28 agosto, 2013

há um rio e há uma ponte.
de modo que a dor vem quando da curvatura da espinha na amurada, pela promessa de flora muito colorida lá, lá longe. os moradores antigos dizem duma coisa chamada calma, que existe em respingos, por hora; porque olha, é tão cedo. respirar traz dificuldade por vezes, embora naquela rua paralela com um nome que lembra amor. há um profundo rio, mas há uma ponte.

19 agosto, 2013

símbolo

anotei no caderno achando graça que a cabeça da mulher no metrô tinha o formato de um xaxim. e o moço do meu lado, cheiroso, usava a blusa do lado avesso; a etiqueta apontando para mim. ele todo um jeito de banho recente, café que aprendeu a fazer agora e distração, uma distração...


ir decorando outras observações voláteis até que o assunto mais importante da vida, dos cruciais, entre no ciclo de postergação:
– depois te conto. amanhã a gente se fala.

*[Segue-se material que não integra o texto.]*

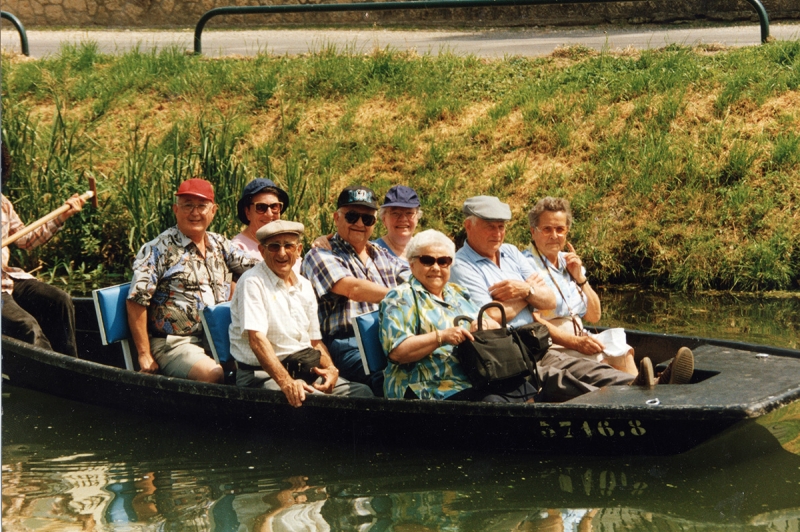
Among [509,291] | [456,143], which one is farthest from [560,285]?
[456,143]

depois te conto como o sol ofuscou minha vista na curva;
depois te conto a cor da minha fraqueza;
te conto que meu amor tem o tamanho de uma cachalote
(e toda aquela questão líquida também).
mas depois, só depois a gente se fala.

sonhei que tocava clarinete; coisa que lembrei de repente olhando os cachos de uma moça linda que ouvia música. ela parecia bem. eu moraria num fio curvo, talvez. que escondesse maravilhas.

já a outra menina perto da porta, expressão plácida, tinha uma pedra azul no peito.
acho que era ágata.

08 agosto, 2013

pas de bourrée

– cinco, seis, sete, oito...


foi depois.
durante o arrepio agudo a respiração ficou suspensa. no depois é que fechei os olhos e relaxei para sentir o meu dentro. descamando.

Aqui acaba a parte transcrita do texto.